What if there was a different way to provide services in our community? Could we keep comparable service levels, but remove the overhead from our collective ledger?
As dirty as it sounds, could outsourcing Squamish leave us better off than we are today? Maybe. Does it deserve a look? Absolutely.
For an extreme example of private delivery of municipal services, we should look at Sandy Springs, Georgia. Incorporated in 2005, Sandy Springs is a city of roughly 100,000 souls just outside of Atlanta.
They offer the same amenities found in most North American cities, and manages the whole operation with a municipal staff of seven. And yes, I have the numbers in the right order.
To achieve this, Sandy Springs hired private contractors to deliver every municipal service, with the exception of police and fire.
While the costs to deliver the service to the consumer are similar, the city realized significant savings by not having to provide support for those services.
No municipal buildings, vehicles, public pensions or benefits. To reinforce this dedication to cost control, even the city council chamber is rented space!

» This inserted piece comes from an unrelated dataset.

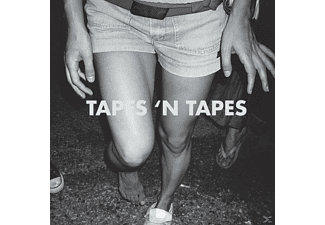 Tapes 'n Tapes - Outside - (CD)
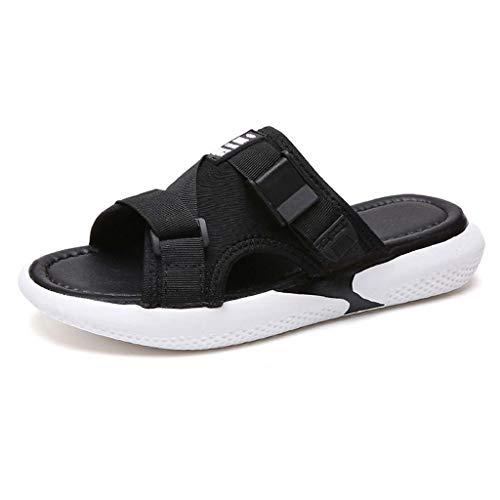 flip*flop Hausschuhe weibliche Wort ziehen lose Tortenboden Rutschfeste Schuhe dicken Sohlen Mode leichte lässige Sandalen und Hausschuhe,1,40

In turn, the city reinvested those savings into public infrastructure; paving roads, building parks and sidewalks, and doing it all with a static tax rate and no long term debt.
The model has proven so effective, delegations from countries as diverse as China, South Korea and Norway, to name a few, have studied how to apply the Sandy Springs model in their own countries to counter the climbing costs of urban living.
It would be impossible to say if our community could realize the same benefit as Sandy Springs.
Still, with Squamish consisting of 164 Full Time Equivalent (FTE) positions to deliver service to 17,000 people and with tax and utility rates climbing year over year, the need to radically change the way we do business is here.